Dive Brief:
- Non-White employees make an average of 85.6 cents for every dollar a White employee makes, a report software company Visier released July 13 revealed. At the current rate of change, it could take 25 years to achieve pay parity. For Black employees, the situation is even worse; in 2020, Black workers made 66.7 cents per dollar compared to White employees — barely a cent higher than in 2017. "At this rate, it would take Black employees nearly 78 years to reach pay equity with their [White] counterparts," Visier stated.
- The report also pointed to a "manager divide," noting that employees from underrepresented groups have to work longer and harder to get promoted into a managerial role. "It takes 10 years longer for a Black employee to reach their career peak than a [White] employee," the report said.
- For its report, Visier relied on its database of anonymized, standardized workforce records, analyzing the years 2017-2020. It looked at a subset of 400,000 U.S. employees from a "wide range of industries," including healthcare, tech, financial services and insurance, energy and manufacturing.
Dive Insight:
While federal legislation exists to prohibit pay discrimination on the basis of factors like gender and race, employers have continued to lag in achieving pay equity between groups. Experts predicted the Biden administration would redouble government efforts on pay equity, and the Paycheck Fairness Act passed the House in April — but it stalled in the Senate, and it focused on sex discrimination, noninclusive of race. Even in these situations, pay discrimination tends to pertain to "controlled" situations, referring to "equal pay for equal work."

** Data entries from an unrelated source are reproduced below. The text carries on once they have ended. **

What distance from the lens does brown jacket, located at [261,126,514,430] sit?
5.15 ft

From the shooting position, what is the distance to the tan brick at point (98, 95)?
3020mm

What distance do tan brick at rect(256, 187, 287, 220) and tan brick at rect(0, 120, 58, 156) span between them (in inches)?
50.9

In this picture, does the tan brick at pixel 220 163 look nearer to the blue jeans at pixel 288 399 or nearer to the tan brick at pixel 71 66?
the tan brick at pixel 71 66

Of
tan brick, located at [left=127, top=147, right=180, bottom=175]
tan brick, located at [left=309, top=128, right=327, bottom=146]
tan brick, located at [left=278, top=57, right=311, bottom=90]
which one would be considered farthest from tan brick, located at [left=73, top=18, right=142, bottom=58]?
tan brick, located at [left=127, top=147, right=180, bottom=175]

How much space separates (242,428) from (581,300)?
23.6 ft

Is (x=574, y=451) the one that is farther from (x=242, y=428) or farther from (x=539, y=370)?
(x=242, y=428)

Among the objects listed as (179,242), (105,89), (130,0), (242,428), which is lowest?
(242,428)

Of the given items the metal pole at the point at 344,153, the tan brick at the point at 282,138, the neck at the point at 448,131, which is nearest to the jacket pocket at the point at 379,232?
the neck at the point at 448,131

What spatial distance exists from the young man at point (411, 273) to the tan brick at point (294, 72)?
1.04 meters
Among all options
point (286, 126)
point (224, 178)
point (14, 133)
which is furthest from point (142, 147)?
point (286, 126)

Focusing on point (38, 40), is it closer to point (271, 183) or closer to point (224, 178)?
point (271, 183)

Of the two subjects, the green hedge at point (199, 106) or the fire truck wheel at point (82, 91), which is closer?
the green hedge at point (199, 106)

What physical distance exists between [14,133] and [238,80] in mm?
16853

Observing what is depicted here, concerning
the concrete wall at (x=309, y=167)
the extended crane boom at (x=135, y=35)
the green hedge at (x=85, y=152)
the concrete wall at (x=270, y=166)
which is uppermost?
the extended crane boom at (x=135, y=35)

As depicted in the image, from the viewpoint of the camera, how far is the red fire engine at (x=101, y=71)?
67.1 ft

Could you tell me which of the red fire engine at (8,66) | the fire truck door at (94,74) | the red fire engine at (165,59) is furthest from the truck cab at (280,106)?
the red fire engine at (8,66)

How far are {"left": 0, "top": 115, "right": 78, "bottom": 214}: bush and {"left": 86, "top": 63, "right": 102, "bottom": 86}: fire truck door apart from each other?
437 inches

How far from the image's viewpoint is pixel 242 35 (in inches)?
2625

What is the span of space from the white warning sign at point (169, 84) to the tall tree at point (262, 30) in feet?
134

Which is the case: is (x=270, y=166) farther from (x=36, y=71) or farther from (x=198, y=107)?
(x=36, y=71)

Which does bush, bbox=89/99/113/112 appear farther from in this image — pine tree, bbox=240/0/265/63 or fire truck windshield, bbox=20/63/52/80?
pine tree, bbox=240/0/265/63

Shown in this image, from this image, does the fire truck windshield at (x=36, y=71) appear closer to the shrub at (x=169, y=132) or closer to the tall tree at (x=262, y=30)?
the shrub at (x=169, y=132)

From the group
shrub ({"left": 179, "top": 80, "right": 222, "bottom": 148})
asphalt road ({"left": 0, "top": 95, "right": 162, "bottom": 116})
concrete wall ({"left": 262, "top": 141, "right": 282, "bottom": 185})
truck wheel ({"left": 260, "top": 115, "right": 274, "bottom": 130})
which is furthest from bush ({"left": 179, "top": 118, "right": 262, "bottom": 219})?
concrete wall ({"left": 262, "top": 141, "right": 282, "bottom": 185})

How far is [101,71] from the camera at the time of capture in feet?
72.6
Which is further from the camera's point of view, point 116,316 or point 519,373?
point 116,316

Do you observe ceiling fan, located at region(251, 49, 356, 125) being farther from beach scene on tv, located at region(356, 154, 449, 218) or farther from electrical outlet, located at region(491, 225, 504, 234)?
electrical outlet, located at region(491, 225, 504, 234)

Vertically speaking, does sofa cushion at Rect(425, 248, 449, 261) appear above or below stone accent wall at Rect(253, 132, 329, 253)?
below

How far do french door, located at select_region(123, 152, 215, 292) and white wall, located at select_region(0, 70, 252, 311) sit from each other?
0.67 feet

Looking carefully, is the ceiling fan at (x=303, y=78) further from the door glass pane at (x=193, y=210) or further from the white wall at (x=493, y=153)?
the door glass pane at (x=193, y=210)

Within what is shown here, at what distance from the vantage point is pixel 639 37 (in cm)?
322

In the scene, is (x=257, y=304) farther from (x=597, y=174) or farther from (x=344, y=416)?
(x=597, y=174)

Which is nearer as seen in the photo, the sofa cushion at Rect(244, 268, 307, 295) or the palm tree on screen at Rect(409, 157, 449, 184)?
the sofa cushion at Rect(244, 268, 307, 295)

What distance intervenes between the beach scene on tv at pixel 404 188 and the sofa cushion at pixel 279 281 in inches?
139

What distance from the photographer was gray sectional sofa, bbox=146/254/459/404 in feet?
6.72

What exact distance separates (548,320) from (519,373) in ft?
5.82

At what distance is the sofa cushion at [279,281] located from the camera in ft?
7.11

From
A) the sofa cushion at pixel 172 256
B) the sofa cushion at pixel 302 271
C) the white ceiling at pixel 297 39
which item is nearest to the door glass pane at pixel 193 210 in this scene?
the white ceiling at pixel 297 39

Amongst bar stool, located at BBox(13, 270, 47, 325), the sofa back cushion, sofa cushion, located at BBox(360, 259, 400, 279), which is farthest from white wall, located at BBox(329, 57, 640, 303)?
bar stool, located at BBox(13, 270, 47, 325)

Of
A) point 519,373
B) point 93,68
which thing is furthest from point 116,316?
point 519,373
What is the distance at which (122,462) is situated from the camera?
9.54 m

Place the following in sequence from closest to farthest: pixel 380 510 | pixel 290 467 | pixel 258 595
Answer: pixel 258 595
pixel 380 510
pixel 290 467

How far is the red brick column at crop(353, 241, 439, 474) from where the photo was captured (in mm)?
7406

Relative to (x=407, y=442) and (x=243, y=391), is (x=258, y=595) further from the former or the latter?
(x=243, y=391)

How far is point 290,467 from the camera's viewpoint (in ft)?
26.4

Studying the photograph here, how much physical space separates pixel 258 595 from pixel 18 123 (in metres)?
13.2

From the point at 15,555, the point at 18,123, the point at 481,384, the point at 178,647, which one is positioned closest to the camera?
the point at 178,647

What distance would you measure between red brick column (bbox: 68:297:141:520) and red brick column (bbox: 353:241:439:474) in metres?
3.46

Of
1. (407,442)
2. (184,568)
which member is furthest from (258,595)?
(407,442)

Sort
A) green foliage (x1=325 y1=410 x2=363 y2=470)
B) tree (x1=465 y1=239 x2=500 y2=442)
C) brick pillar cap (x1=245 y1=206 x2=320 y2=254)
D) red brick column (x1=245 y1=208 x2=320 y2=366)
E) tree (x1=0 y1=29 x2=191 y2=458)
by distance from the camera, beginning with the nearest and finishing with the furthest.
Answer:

Visier's report used an "uncontrolled" method to determine the pay gap, meaning it evaluated workers' race and pay only, irrespective of factors like job title, industry, job location, level of education and experience. A Payscale report HR Dive examined in 2020 found that in a controlled analysis — comparing men and women with similar job titles, educations and more — women in the controlled group made 98 cents per every dollar a man made, a significant jump from the 81-cents-per-dollar gap the survey found in its uncontrolled approach.
The factors contributing to an uncontrolled pay gap are more complicated, multifarious and hard to pin down, but may speak to a lack of advancement opportunity for the employees of color. In its report, Visier affirmed this analysis, attributing the findings to an "opportunity gap" caused by what it called the "manager divide."
"I think the main barrier to closing the pay gap is career progress," Lexy Martin, principal, research and customer value at Visier, told HR Dive. "[Underrepresented groups] have less opportunities, less pay, less opportunities to become managers. So there's pay gaps, wealth gaps. When promotions are happening, they're happening later in their careers. So they have less opportunity to accumulate wealth."
Visier further analyzed the data, separating managerial from non-managerial positions (every employee profile is separated into one category or the other). This analysis showed that White workers more quickly made it into managerial positions; for those in the 25-to-30 age category, the manager ratio for White employees was 7.5%, compared to 3.7% for non-White employees. The managerial gap keeps widening until the age of 55, when it converges slightly, Visier found. As with the pay gap, the managerial gap between Black and White employees was larger still. For the 40 to 45 age group, 11% of Black employees and 25% of White employees were in managerial roles.
Employers who seek to provide pay equity can approach it in two ways, experts have said. First, conduct a pay audit to enable for both controlled and uncontrolled comparisons. Create a plan to address significant controlled pay gaps, occurring between employees with similar roles and experience but who differ in race, sex, or other superficial factors.
Second, explore diversity and inclusion strategies that give workers of color more internal workplace mobility and shrink the opportunity gap through efforts like mentoring, practicing allyship and providing training and reskilling opportunities.